BEGIN SUPPLIED TEXT

And then there were the Tweets: @susiewargin Where did you get the pink striped Vancouver hat you wore last night (with your pink jacket)? I LOVE IT! Now I'm on a mission!

And there are more. I've tried finding it on the web; the tag says but it's nowhere to be found in the official store. So, I'm offering to buy them for viewers and bring them back. Last time I checked, the gift shop still had quite a few, but by the time the Games are over, I might have their entire stock!

Just goes to show: you never know what can come from $25 and a bad hair day!

Matt Renoux and I enjoying Opening Ceremonie in the NBC compound

Sunday, February 7, 2010

We have arrived!

It's Sunday morning in overcast Richmond BC... time to catch everyone up on our Olympic journey so far.

Saturday was a long day of travel. I was up early at 4am (not nearly as early as I usually wake up though, so almost sleeping in) for an 8:30 flight from DIA to Seattle. After being dropped off at the airport by my husband, Matt Renoux and I checked a bunch of bulky bags and equipment in at the United counter. They all asked if we were going to Miami for the Super Bowl. Nope, 25 days in Canada.

We flew to Seattle and met up with our "warden" Tim Dietz who is in charge of all the Gannett folks here (he's the nut in the Canada hat). We also met up with a few co-workers we will be working closely with from our Gannett stations in Phoenix and Minneapolis. After a rental car pick up, we were off to cross the border.

END SUPPLIED TEXT
BEGIN COLLECTED DATA

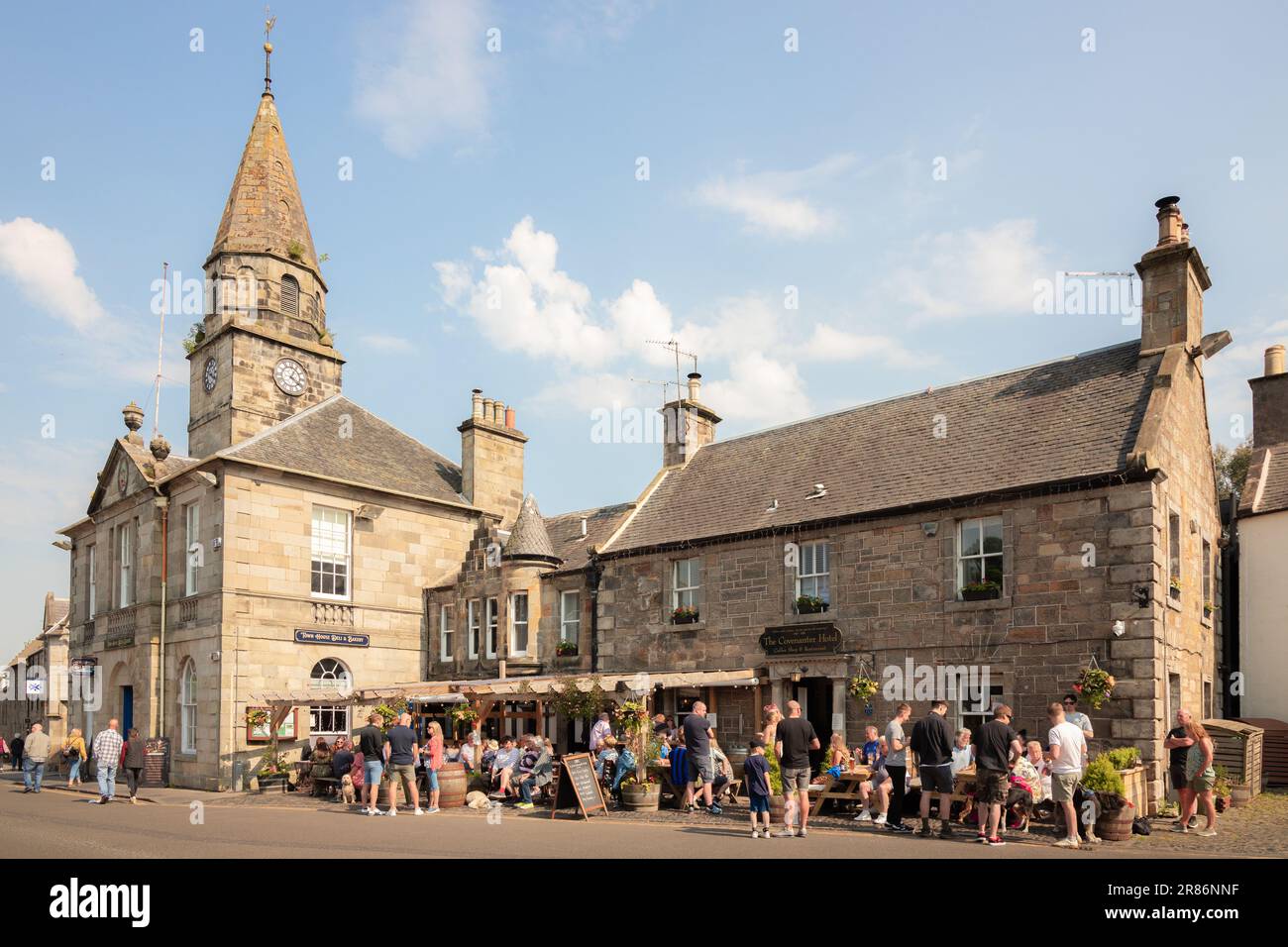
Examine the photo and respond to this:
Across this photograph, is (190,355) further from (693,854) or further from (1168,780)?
(1168,780)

END COLLECTED DATA

→ **WHAT THIS EXERCISE ASKS**:
A) In the Olympic travel account, who is Tim Dietz?
B) State whether each statement agrees with the Olympic travel account, answering yes or no and quoting the words that decide it. (i) On Saturday the writer got up at 4am. (ii) The writer and Matt Renoux were headed to Miami for the Super Bowl. (iii) The pink striped Vancouver hat can be bought in the official store.
The data has no connection to the text.

→ **ACTIVITY ANSWERS**:
A) He is the "warden" in charge of all the Gannett folks.

B)
(i) Yes: "I was up early at 4am"
(ii) No: "Nope, 25 days in Canada."
(iii) No: "it's nowhere to be found in the official store"